§ **Goal of the exercise**: Rewrite the stretch of records from the line containing "Considering their vertical" through the line containing "Answer: 18703", replacing "camera" with "viewer" and leaving everything else unchanged. Give only those lines.

§ **Task inputs**:

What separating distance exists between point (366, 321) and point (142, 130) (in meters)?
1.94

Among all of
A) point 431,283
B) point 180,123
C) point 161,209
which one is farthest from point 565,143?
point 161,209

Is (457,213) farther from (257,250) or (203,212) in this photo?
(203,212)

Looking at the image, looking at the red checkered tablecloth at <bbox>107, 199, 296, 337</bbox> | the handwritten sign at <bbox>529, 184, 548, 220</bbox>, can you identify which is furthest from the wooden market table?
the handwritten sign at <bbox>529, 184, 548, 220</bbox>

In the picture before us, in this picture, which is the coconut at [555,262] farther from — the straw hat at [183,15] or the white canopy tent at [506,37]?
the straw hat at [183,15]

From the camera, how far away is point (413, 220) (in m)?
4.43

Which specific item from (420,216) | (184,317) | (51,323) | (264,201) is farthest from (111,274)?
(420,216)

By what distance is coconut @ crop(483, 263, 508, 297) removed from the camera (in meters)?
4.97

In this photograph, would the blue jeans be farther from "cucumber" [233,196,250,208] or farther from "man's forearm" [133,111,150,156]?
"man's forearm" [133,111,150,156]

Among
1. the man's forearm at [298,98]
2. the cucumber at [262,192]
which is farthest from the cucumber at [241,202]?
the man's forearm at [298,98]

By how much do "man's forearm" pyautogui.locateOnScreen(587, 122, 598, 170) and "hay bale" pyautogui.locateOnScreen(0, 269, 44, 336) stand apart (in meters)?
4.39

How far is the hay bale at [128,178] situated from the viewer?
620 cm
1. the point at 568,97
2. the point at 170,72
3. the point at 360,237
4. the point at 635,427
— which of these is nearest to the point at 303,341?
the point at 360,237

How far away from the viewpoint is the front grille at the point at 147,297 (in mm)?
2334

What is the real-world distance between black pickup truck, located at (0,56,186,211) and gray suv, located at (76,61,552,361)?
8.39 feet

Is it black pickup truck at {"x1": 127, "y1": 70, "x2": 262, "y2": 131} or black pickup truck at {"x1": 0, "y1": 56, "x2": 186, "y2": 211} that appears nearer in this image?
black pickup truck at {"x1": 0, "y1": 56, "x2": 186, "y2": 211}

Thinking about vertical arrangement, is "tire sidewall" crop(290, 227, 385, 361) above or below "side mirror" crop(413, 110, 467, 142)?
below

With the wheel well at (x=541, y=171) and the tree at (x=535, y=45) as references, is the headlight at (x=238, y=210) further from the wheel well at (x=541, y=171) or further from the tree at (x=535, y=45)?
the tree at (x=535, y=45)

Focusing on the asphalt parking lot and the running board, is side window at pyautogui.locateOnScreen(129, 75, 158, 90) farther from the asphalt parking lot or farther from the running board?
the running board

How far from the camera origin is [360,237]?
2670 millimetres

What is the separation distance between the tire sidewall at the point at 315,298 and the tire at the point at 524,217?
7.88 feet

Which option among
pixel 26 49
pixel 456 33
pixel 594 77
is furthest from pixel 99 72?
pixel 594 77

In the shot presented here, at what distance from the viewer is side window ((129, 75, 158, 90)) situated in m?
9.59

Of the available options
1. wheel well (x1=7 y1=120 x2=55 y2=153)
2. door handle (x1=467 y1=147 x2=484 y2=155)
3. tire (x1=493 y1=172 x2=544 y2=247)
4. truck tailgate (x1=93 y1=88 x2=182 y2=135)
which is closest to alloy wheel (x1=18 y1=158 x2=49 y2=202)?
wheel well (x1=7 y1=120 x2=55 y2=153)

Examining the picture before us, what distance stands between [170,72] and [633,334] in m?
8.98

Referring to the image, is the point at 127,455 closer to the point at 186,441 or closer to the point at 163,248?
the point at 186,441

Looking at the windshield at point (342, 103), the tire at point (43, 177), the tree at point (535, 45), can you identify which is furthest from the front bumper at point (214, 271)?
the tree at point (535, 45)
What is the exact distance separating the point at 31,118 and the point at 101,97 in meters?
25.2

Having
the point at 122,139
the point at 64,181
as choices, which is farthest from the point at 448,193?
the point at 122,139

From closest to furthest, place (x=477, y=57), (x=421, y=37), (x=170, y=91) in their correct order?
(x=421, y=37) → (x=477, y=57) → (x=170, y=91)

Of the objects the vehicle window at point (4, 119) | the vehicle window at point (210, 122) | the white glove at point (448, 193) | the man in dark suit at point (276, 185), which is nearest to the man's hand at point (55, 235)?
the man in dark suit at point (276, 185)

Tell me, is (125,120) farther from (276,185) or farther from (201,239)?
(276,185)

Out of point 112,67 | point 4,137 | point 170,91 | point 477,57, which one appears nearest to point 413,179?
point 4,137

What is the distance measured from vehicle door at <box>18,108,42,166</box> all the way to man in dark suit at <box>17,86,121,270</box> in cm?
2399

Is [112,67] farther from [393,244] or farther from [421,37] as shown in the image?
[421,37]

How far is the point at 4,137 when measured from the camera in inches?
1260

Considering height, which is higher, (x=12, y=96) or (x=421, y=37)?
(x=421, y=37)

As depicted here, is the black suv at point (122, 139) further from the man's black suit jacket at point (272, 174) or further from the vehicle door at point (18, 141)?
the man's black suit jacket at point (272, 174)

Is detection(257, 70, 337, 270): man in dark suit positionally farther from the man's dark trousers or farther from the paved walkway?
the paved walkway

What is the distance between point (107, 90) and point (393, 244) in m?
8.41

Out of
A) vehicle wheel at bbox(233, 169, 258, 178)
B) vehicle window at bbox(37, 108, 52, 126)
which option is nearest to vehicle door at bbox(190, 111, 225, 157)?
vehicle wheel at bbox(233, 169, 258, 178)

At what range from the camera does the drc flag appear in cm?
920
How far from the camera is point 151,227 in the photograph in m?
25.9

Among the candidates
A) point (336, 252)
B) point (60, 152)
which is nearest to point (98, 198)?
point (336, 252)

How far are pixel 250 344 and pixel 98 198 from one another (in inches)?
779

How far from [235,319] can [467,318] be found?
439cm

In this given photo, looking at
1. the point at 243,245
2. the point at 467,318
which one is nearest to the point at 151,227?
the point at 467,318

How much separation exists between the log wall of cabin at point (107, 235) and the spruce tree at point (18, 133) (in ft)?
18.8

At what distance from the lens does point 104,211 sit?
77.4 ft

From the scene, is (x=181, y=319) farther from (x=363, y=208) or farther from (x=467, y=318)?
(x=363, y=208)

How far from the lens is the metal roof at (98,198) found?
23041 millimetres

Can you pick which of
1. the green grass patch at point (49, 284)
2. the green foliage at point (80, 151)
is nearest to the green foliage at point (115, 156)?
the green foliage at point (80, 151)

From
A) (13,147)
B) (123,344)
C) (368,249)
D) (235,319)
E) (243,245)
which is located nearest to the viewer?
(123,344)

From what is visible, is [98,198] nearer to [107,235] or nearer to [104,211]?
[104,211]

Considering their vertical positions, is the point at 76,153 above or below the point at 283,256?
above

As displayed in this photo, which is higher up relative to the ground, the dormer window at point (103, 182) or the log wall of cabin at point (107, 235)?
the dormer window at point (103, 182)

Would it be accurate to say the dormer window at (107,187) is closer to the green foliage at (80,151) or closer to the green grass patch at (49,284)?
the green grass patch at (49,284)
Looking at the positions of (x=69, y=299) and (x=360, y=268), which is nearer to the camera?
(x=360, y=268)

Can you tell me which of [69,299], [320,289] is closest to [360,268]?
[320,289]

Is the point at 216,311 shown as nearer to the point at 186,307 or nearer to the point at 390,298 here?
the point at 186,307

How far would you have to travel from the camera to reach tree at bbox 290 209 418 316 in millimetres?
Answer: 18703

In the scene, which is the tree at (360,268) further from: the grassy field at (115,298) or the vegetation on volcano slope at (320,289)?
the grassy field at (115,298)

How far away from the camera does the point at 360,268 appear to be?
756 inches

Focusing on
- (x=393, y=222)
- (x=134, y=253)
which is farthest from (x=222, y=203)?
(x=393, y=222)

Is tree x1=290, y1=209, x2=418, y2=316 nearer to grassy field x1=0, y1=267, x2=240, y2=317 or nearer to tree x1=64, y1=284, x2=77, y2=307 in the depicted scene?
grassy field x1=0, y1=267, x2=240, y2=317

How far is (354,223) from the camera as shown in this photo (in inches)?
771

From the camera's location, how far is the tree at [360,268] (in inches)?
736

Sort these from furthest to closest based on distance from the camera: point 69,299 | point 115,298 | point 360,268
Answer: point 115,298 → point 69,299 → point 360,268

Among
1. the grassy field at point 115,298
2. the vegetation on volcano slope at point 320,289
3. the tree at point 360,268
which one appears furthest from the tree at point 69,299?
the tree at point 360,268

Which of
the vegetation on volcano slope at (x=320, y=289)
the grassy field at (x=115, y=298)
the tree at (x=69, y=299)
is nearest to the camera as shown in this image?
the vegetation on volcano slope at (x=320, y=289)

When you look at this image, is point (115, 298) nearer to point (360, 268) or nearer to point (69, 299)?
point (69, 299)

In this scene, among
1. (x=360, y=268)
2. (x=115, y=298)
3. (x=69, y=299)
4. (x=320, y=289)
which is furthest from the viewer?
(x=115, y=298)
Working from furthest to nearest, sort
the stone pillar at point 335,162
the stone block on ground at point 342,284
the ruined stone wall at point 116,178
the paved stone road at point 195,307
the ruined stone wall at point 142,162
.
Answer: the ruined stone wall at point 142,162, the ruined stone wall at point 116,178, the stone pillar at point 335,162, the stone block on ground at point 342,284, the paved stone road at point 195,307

§ **Task output**:
Considering their vertical positions, is the point at 76,153 above or below the point at 283,256?
above

As displayed in this photo, which is higher up relative to the ground, the dormer window at point (103, 182) or the log wall of cabin at point (107, 235)?
the dormer window at point (103, 182)

Would it be accurate to say the dormer window at (107,187) is closer to the green foliage at (80,151) or closer to the green grass patch at (49,284)?
the green grass patch at (49,284)
Looking at the positions of (x=69, y=299) and (x=360, y=268), which is nearer to the viewer?
(x=360, y=268)

Can you tell me which of [69,299], [320,289] is closest to [360,268]?
[320,289]

Is the point at 216,311 shown as nearer to the point at 186,307 or nearer to the point at 390,298 here?
the point at 186,307

How far would you have to travel from the viewer to reach tree at bbox 290 209 418 316 in millimetres?
Answer: 18703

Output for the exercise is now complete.